Every remote-access session logged with: user, device ID, source IP, geolocation, session start/end, bytes transferred, applications accessed.

Sample SIEM rule:

rule "TCC: Impossible travel"
  when
    auth.user same in 2 events
    auth.event_time_delta < 4h
    auth.geo_country differs
    auth.geo_distance_km > 1000
  then
    severity: high
    alert: "Telework geolocation anomaly"

Common gotchas

  • VPN split-tunnel allowing corporate traffic to bypass DLP.
  • BYOD without MDM enrolment — endpoint compliance unverifiable.
  • Family member uses the corporate laptop — automatic violation.
  • Remote-access logs kept only for 30 days — TCC requires 12 months minimum.

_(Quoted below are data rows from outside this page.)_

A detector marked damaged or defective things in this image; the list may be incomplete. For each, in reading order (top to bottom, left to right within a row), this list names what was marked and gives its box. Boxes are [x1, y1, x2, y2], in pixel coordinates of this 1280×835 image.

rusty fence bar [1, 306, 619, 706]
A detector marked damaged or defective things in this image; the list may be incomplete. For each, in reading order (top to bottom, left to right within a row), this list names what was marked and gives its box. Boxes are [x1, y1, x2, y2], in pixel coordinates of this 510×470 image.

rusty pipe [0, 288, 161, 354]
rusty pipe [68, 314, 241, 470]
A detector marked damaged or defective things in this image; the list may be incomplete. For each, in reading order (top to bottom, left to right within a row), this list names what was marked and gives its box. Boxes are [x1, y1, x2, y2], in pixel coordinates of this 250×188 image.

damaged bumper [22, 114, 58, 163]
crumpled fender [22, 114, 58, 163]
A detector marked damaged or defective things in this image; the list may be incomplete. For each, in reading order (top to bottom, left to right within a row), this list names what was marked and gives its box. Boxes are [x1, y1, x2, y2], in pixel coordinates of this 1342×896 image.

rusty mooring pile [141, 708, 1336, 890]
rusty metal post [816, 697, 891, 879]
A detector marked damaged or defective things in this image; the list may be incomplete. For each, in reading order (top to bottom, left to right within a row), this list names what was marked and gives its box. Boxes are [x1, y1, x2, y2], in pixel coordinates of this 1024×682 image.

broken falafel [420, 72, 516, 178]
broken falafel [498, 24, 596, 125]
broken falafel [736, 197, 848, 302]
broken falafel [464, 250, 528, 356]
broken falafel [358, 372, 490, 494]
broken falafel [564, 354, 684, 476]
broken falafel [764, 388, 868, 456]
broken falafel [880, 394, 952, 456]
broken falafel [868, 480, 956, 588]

Verification — audit-ready evidence

  • Signed telework policy for every teleworking employee.
  • MDM compliance report per device.
  • VPN/ZTNA configuration with MFA and posture-check screenshots.
  • Sample of 30 remote-session logs with full attributes.
  • DLP rule catalogue with effective dates.

Conclusion

TCC reframes remote work as a device-and-identity problem rather than a network-perimeter problem. Make the policy human, make the enforcement automated, and audit both quarterly.